Segawa plunges his readers into the work just as literally as he plunges his heroine, Urushiba Rinka, straight through the floor of her powers as her psychic powers awaken. Startled and inexplicably stripped, we quickly learn through Rinka’s classmate, Azuma Kyotaro, that some mysterious floating fish have granted Rinka the ability to phase herself through objects at will. It isn’t only Rinka who’s been affected either. Both Kyotaro and Rinka’s father, Rindo, now have psychic powers of their own. There’s also talk of a mysterious phantom thief, Black Fist, who’s been stealing artifacts left and right without leaving a single scrap of evidence. Rinka’s suspicions that it might be Kyotaro’s teleportation power bear an uncanny similarity to eyewitness reports of the thief’s latest heist lead her to investigate on her own, only to find that Black Fist isn’t Kyotaro at all, but the confident and cocky Kuroi Kobushi, whose powers allow her to turn invisible.
Thwarting Kobushi’s efforts, Kyotaro quickly reveals his true intentions to Rinka. He wants Rinka to join him on his quest as a hero of justice. Though Rinka seems hesitant at first, wanting to devote her time to supporting her struggling and unemployed father, the two of them quickly find themselves caught up in a conflict of yakuza, ESPers, and one very strange flying penguin. And that’s only the beginning.
From page one; Tokyo ESP doesn’t fail to establish itself as a faced-paced action title. Segawa manages to maintain the forward motion of his plot in a way that doesn’t leave the reader feeling rushed, but still manages to keep the punches flying page after page. However, in his relentless pacing, it sometimes feels like the depth of the characters he’s brought to the page gets lost in the hubbub. Rinka’s poverty, for example, is a fairly striking trait for a shounen protagonist to have. Yet for as much as we’ll see the occasional complaint about her need to work at her part-time job, or how she doesn’t have enough money to last until her next paycheck, her busy schedule and struggle to make ends meet is never something that comes to bear on the plot itself. Part time work or not, she’s got plenty of time to go investigate Black Fist’s heist or go chasing flying penguins with Kyotaro. In the end, it makes it feel like her hardship is written off more as a recurring gag than as something that actually reflects on her character.

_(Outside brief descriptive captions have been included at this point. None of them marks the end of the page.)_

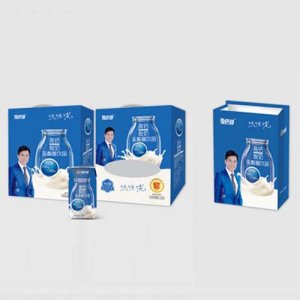 兔巴哥高鈣酸奶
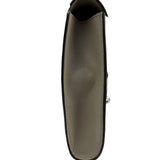 Chloe Grey Leather/Suede Faye Clutch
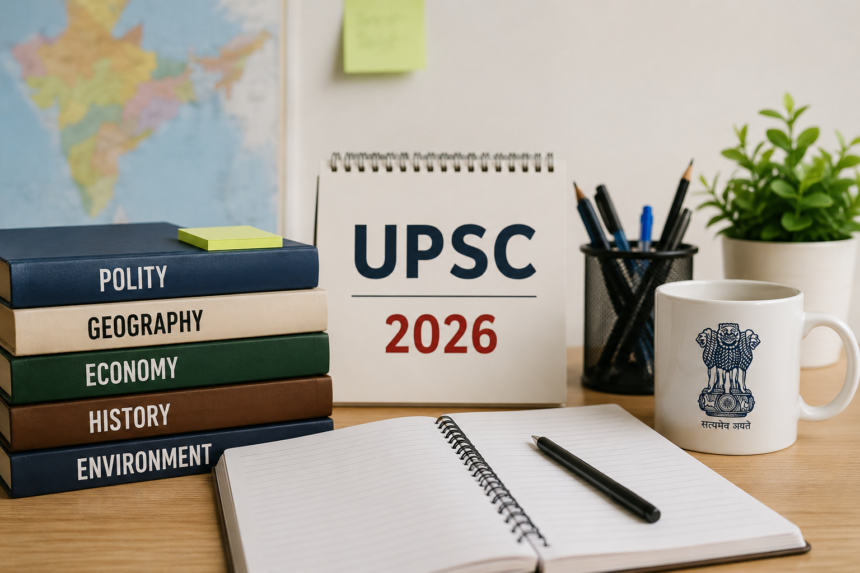 UPSC CSE 2026 Preparation Guide for Beginners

Segawa’s seeming confusion on whether to keep his series serious or lighthearted also shows through in the art that he puts to the page. While all of the main characters have distinct and well-rendered designs, whenever there’s an unimportant side character, like Rinka’s classmates or random police officers, they’re drawn in such a grotesque parodic style that it almost looks like they’ve been snatched from the pages of a different manga. For a story that offers such a unique play on the idea of superhuman psychic powers, it’s a little disappointing to see that Segawa can’t seem to make up his mind on what kind of story he wants to tell.

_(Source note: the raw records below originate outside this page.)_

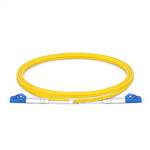 0.5m - 9/125 OS2 LC to LC Singlemode Duplex Fiber Cable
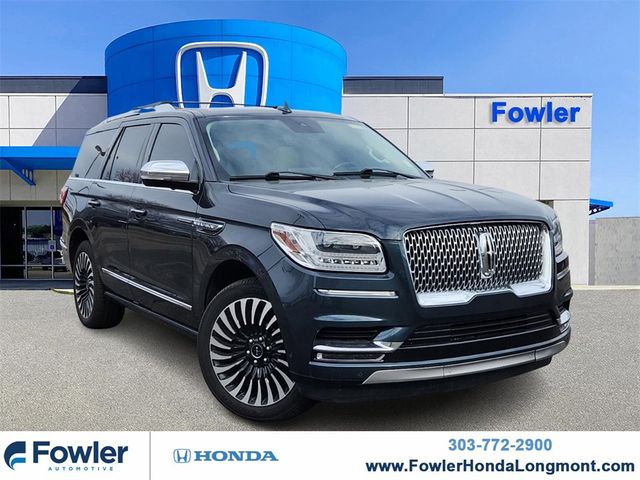 2021 Lincoln Navigator Black Label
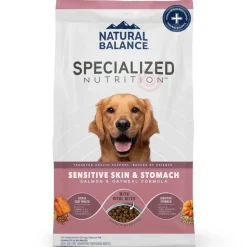 Natural Balance Specialized Nutrition Sensitive Skin & Stomach Adult Dry Dog Food Salmon & Oatmeal 3.5-lb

Sivasubramanian’s translation is also surprisingly poor for a veteran in the industry. While his work has no glaring errors or obvious mistakes, it’s rife with stilted and awkward dialogue that doesn’t really convey the voice of the characters on the page. After all, what kind of high school girl says something like “The weirdest person in the world goes to the same school as I”? And who would expect a grade school boy from a war-torn country to spout off a line like “we won’t even be able to keep up business.”? Sivasubramanian’s notes also leave something to be desired. When he clarifies that Kuroi Kobushi’s given name is a homophone for the phrase “Black Fist” in Japanese, he mistakenly labels it as a literal translation even though her name is written with different kanji.
In the end, the most appealing part of Tokyo ESP is the ESP itself. For those looking on a unique take on the latently awoken psychic powers genre, the story does seem to have struck out in an interesting direction. However, it remains to be seen whether Segawa will follow through on the path he’s set before himself.